_Prompt_
Please reproduce the listing starting at the line containing "this 380×253 image." and ending at the end of the listing, swapping "detector" for "scanner" and changing nothing else; omit the pictures.

_Task data_
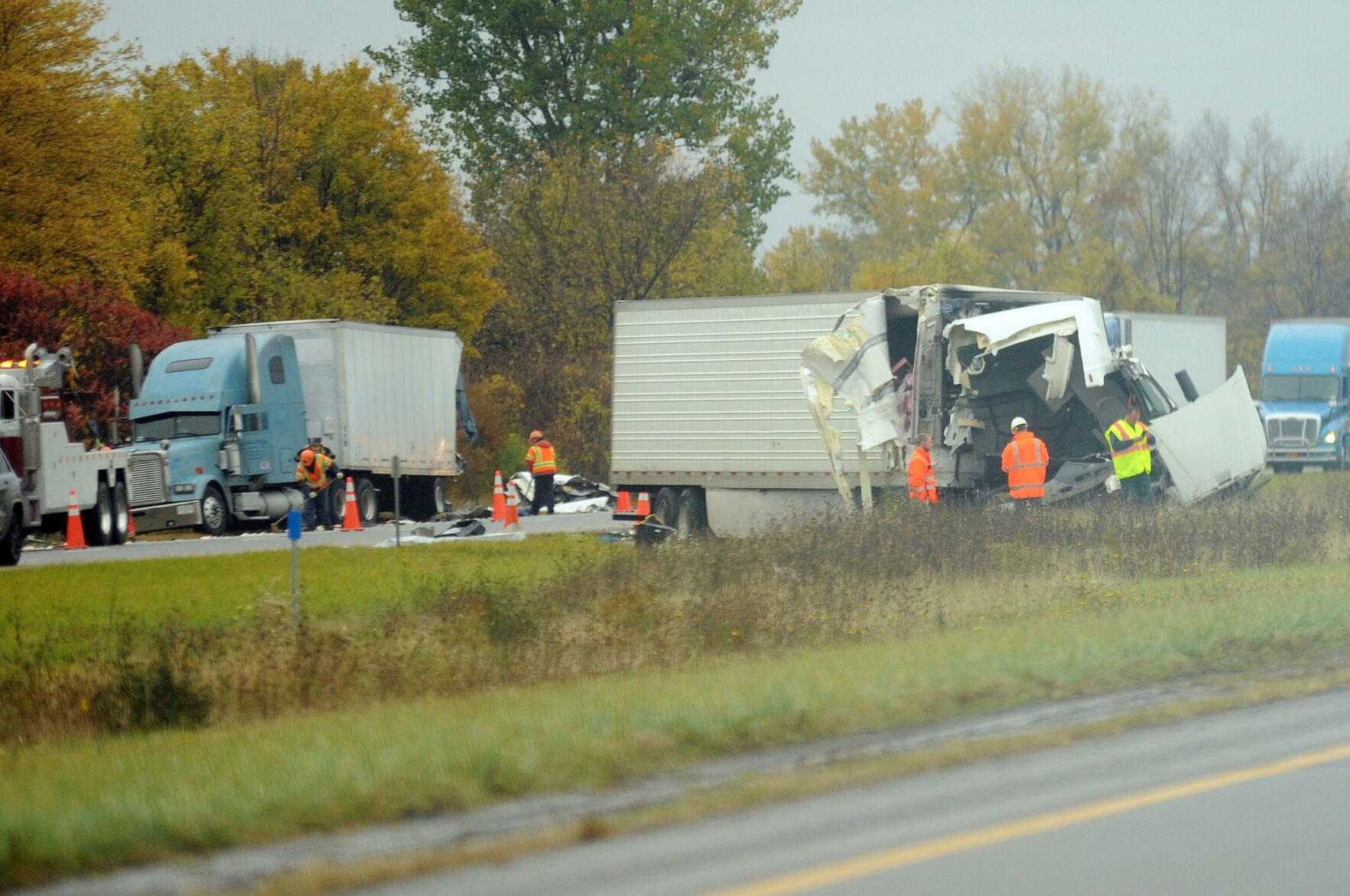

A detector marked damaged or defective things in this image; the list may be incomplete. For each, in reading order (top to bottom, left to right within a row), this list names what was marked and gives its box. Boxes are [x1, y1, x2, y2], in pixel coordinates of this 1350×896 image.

demolished truck cab [807, 287, 1271, 510]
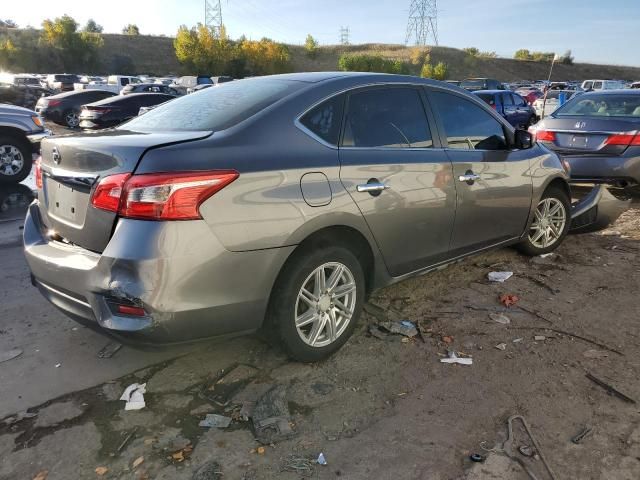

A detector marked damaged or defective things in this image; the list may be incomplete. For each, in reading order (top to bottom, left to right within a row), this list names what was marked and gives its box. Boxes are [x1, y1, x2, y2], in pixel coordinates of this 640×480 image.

damaged rear bumper [22, 202, 296, 344]
damaged rear bumper [568, 185, 632, 233]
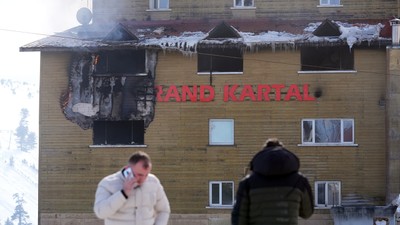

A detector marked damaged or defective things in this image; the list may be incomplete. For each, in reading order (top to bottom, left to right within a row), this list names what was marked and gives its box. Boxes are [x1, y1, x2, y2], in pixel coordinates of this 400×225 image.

broken window [94, 49, 145, 74]
burnt window opening [94, 50, 145, 74]
fire-damaged window [94, 49, 146, 74]
burnt window opening [198, 47, 244, 74]
fire-damaged window [198, 47, 244, 74]
broken window [198, 47, 244, 74]
burnt window opening [300, 47, 354, 71]
broken window [300, 47, 354, 71]
fire-damaged window [302, 47, 354, 71]
burnt window opening [93, 120, 145, 145]
fire-damaged window [93, 120, 145, 145]
broken window [93, 120, 145, 145]
broken window [302, 118, 354, 145]
fire-damaged window [302, 118, 354, 145]
broken window [316, 181, 340, 207]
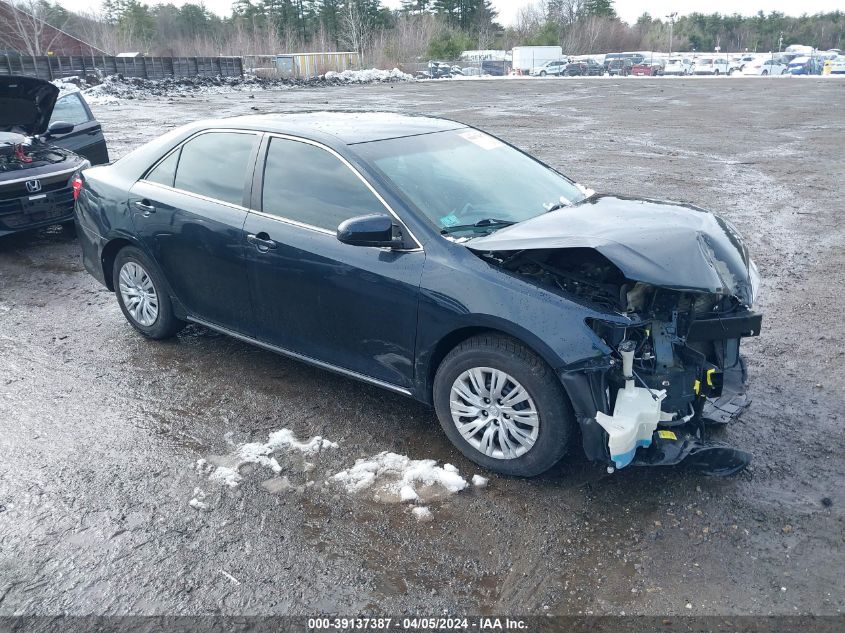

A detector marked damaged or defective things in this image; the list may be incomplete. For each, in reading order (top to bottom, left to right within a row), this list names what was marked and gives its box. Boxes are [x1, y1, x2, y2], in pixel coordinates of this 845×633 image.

crumpled hood [0, 76, 59, 136]
crumpled hood [468, 194, 752, 302]
damaged front end of car [468, 195, 764, 476]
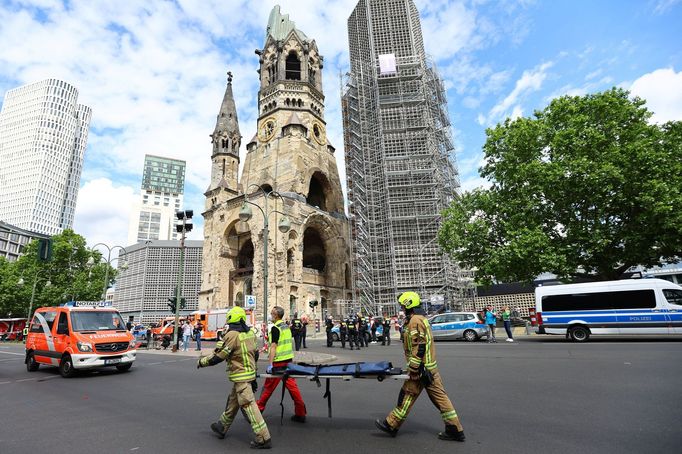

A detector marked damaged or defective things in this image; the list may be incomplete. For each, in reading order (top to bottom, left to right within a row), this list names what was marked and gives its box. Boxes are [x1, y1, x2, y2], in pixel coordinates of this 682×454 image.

damaged church tower [198, 5, 350, 320]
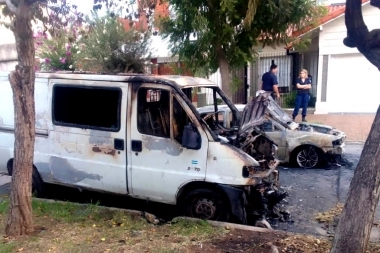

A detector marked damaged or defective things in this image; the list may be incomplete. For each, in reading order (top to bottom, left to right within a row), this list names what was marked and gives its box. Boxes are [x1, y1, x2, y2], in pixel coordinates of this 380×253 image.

burned white van [0, 71, 286, 225]
burned car [197, 94, 346, 169]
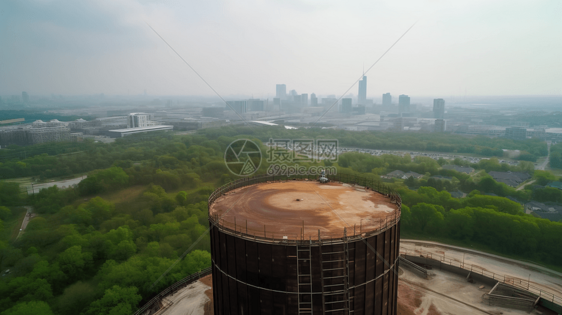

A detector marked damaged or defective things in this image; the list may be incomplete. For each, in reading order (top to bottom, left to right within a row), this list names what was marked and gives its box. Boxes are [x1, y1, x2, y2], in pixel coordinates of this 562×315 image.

_Task output_
A scanner marked damaged or defective things in this image; the list may be incomplete. For each, in reading order (top to bottom, left to right within a row), this list names what was marked and gives its box. Boxes are [x1, y1, x2, y2], in pixel coordinates of this 380×253 image.

burned white van [0, 71, 286, 225]
burned car [197, 94, 346, 169]

A scanner marked damaged or defective things in this image; the list may be incomplete. For each, in reading order (top to bottom, left to right within a row), this list names what was marked and gives its box. Boxes are [x1, y1, x2, y2], in pixel coordinates of this 562×315 image.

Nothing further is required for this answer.